If-statements in Bash Syntax issues produce right answers, while right code shows wrong answers

Question

I am fairly new to bash scripting and am struggling with some if-statement syntax.

I have currently written up the following loop:

for (( i = 2; i < $# - 1; i++)); do
    if [ $i -ne 0]; then
        if [ $i -ne 1]; then
            echo "$i was not 1 or 0. Please correct this then try again."
            exit 1;
        fi
    fi
done

This code is supposed to test whether any arguments after the first are either a 1 or a 0.

While the following errors are printed:

./blink.sh: line 36: [: missing `]'
./blink.sh: line 36: [: missing `]'

...the code actually runs fine afterwards (so the errors don't kill the program).

My understanding, however, is that in bash, you put spaces before and after the expression inside the if statement. So this:

if [ $i -ne 0]; then

Becomes:

if [ $i -ne 0 ]; then

However, running this code produces the following:

2 was not 1 or 0. Please correct this then try again.

The main issue I am having with this stems from not understanding how to indirectly reference the positional arguments provided by the execution command.

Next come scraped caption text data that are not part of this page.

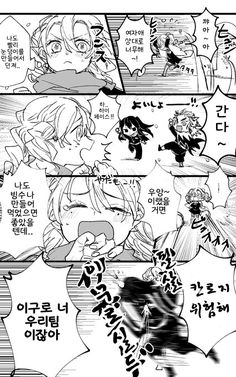 Anime Angel, Anime Demon, Manga Anime, Latest Anime, Demon Slayer, Doraemon, Doujinshi, Aesthetic Anime, Kawaii Anime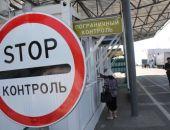 Граница с Украиной закрылась для авто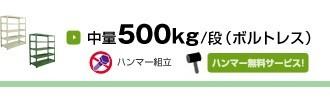 サイズ別カテゴリー 500kg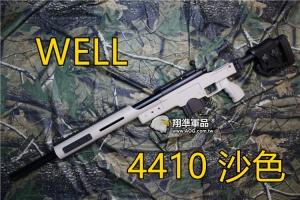 【翔準軍品AOG】WELL 4410 基本版 沙色 手拉狙擊槍 腳架 狙擊鏡 生存遊戲 DW-4410ATN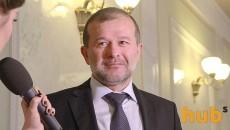 В Раду внесен проект постановления об инаугурации Зеленского 19 мая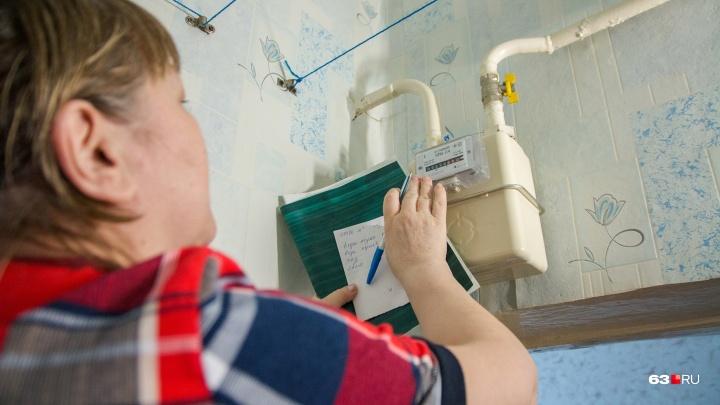 Для жителей Самарской области восстановили возможность оплачивать газ через интернет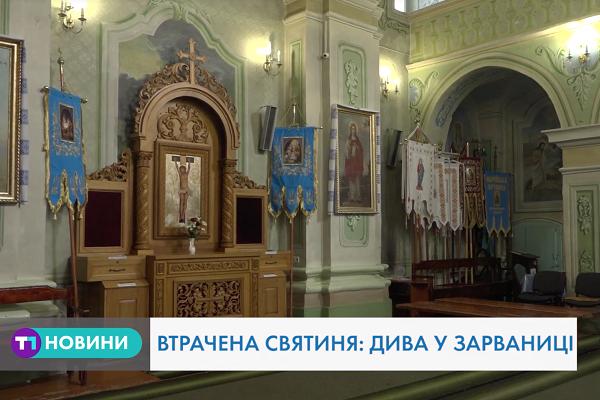 У Зарваниці відновлюють втрачену святиню Чудотворна ікона Розп'ятого Спасителя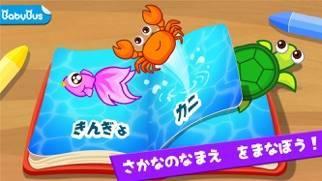 「リトルパンダ:釣り」のスクリーンショット 1枚目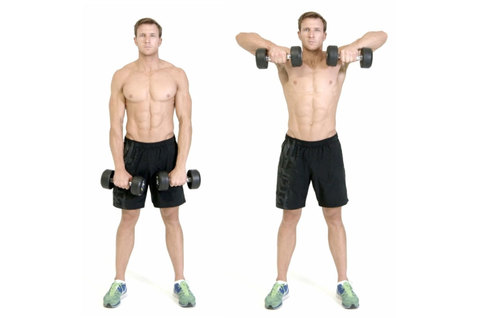 Show img two arm dumbbell upright row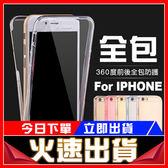 [24H 現貨快出] 蘋果 i5/5s/se/6/6s/7/8 plus ix 360度 前後全包 保護套 透明 超薄 手機殼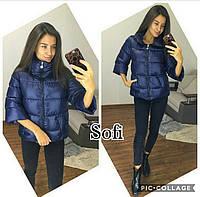 Женская стильная короткая куртка рукав три четверти.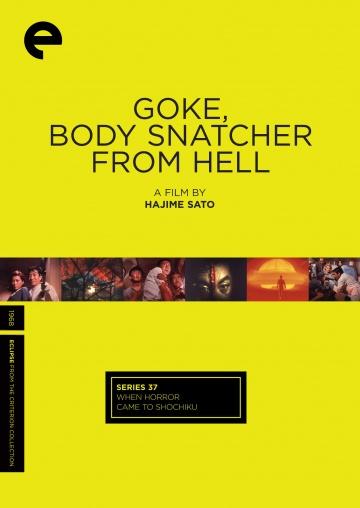 Гок, Похититель Тел из Ада - Goke, Body Snatcher from Hell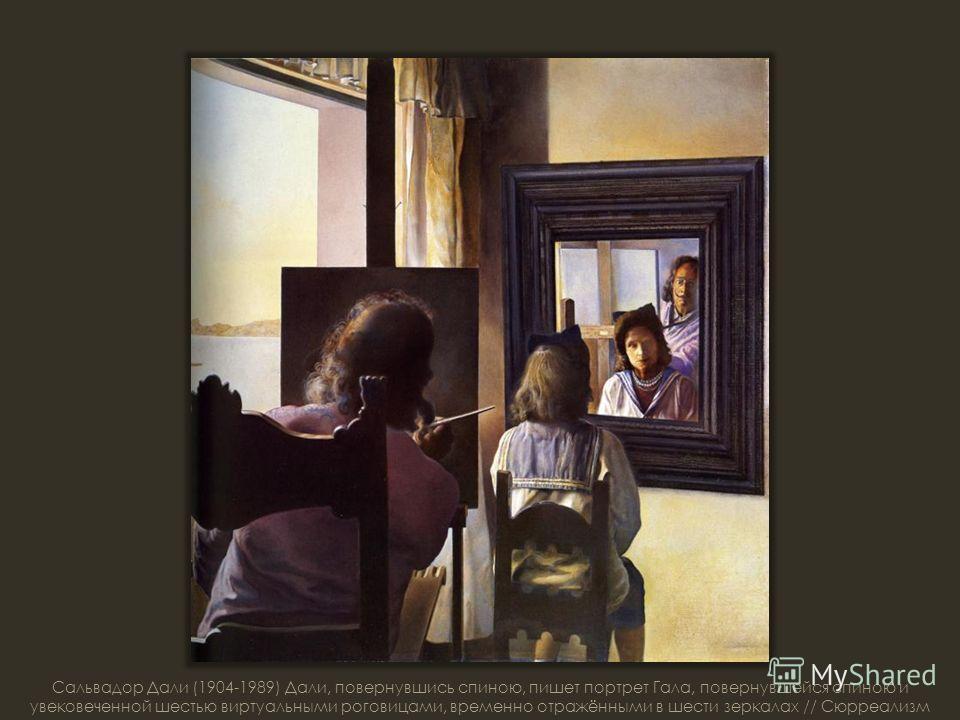 Сальвадор Дали (1904-1989) Дали, повернувшись спиною, пишет портрет Гала, повернувшейся спиною и увековеченной шестью виртуальными роговицами, временно отражёнными в шести зеркалах // Сюрреализм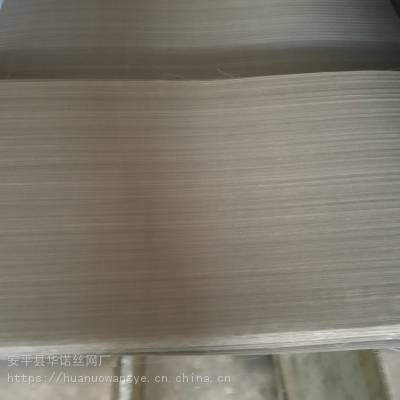 安平县华诺丝网厂现货批发80目铁丝网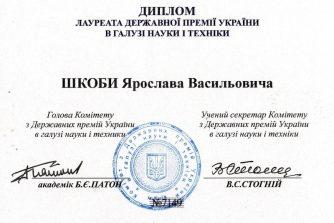 Шкоба Ярослав Васильевич сертификат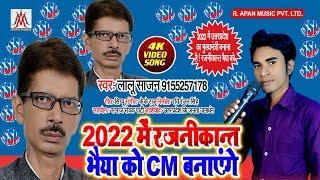इस पार्टी को आते ही BJP का हालत खराब - 2022 में रजनीकान्त भैया को CM बनाएंगे - लालू साजन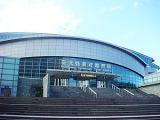 新荘体育館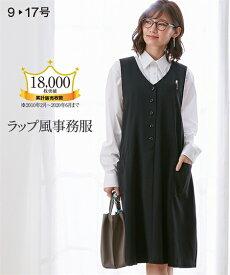 事務服 マタニティ ママ 産前 産後 オフィス ラップ ワンピース 黒 9/11/13号 ニッセン nissen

As such, I am confused as to what syntax must be altered to call the objects the arguments point to (in this case, hopefully either a 1 or a 0) rather than the position of the arguments themselves (argument 1, 2, 3...).

Thanks!

EDIT: Altering the question to better fit the advice @randomir provided and clear up what the actual question entails

Answer 1

Based on:

This code is supposed to test whether any arguments after the first are either a 1 or a 0.

I'm assuming you're trying to access positional arguments $2, $3, etc. To make your for loop solution work, you would have to use an indirect reference: ${!i} (see shell parameter expansion). For example, this should work:

#!/bin/bash
for (( i = 2; i <= $#; i++ )); do
    if [[ ${!i} -ne 0 ]]; then
        if [[ ${!i} -ne 1 ]]; then
            echo "$i was not 1 or 0. Please correct this then try again."
            exit 1;
        fi
    fi
done

Note the i running from 2 to number of arguments $#. Also, note the use of recommended and less error-prone [[ .. ]] instead of [ .. ] (otherwise you would have to write [ "${!i}" -ne 0 ], etc).

A simpler solution which avoids the unnecessary indirect referencing looks like this:

#!/bin/bash
while [[ $2 ]]; do
    if (( $2 != 0 && $2 != 1 )); then
        echo "$2 is neither 0, nor 1"
        exit 1
    fi
    shift
done

We start checking the second argument ($2), use the arithmetic expression (( expr )) testing of value of the second argument, and shift positional arguments to the left by 1 at each iteration (now $3 becomes $2, etc).